An already busy Atlantic basin hurricane season has the potential to become “extremely active,” forecasters say.
In a regularly scheduled update to its 2017 hurricane season outlook, National Oceanic and Atmospheric Administration forecasters are predicting a higher likelihood of an above-normal season, increasing the predicated number of named storms and major hurricanes.
NOAA forecasters now predict a 60 percent chance of an above-normal season (compared to the May prediction of 45 percent chance), with 14-19 named storms (increased from the May predicted range of 11-17) and two to five major hurricanes (increased from the May predicted range of two to four). The prediction of five to nine hurricanes remains unchanged.

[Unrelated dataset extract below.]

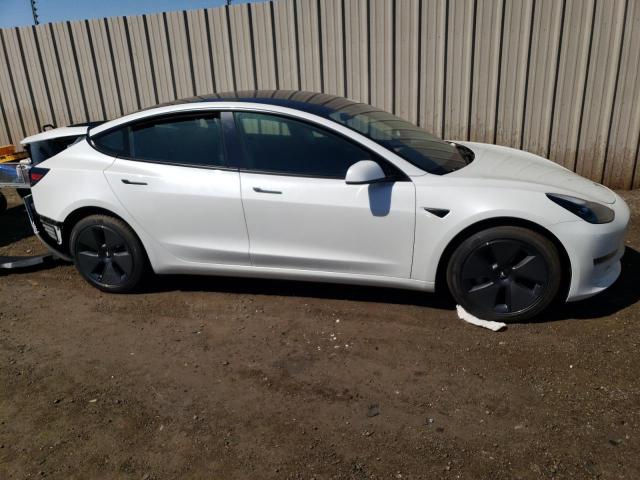 5YJ3E1EAXPF459828 Tesla MODEL 3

“We’re now entering the peak of the season when the bulk of the storms usually form,” said Gerry Bell, Ph.D., lead seasonal hurricane forecaster at NOAA’s Climate Prediction Center. “The wind and air patterns in the area of the tropical Atlantic and Caribbean where many storms develop are very conducive to an above-normal season. This is in part because the chance of an El Nino forming, which tends to prevent storms from strengthening, has dropped significantly from May.”
Other factors that point to an above-normal season include warmer waters across the tropical Atlantic than models previously predicted and higher predicted activity from available models, according to Bell.

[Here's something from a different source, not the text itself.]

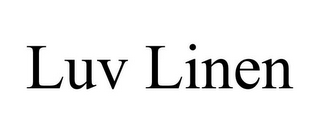 LUV LINEN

An average season produces 12 named storms of which six become hurricanes, including three major hurricanes. Since the beginning of hurricane season on June 1, there have been six named storms, which is half the number of storms during an average six-month season and double the number of storms that would typically form by early August.
“Today’s updated outlook underscores the need for everyone to know their true vulnerabilities to storms and storm surge,” said FEMA Administrator Brock Long. “As we enter the height of hurricane season, it’s important for everyone to know who issues evacuation orders in their community, heed the warnings, update their insurance and have a preparedness plan.”
Some Atlantic basin seasons feature below average activity but still result in a devastating storm, like Hurricane Andrew in 1992, while others like 2010 — third most active season on record — did not feature a hurricane making landfall.
The 2017 Atlantic basin hurricane season will end on November 30. The upcoming names include Gert, Harvey, Irma, Jose, Katina, Lee, and Maria.
The season peaks in September, and 80 percent of named storms between 1981 and 2010 have formed between August and October.
FEMA offers the following easy, low-cost steps to get prepared now:
Have a family discussion about what you will do, where you will go and how you will communicate with each other when a storm threatens.
Know your evacuation route.
Tune into your local news or download the FEMA app to get alerts.
Listen to local authorities as a storm approaches.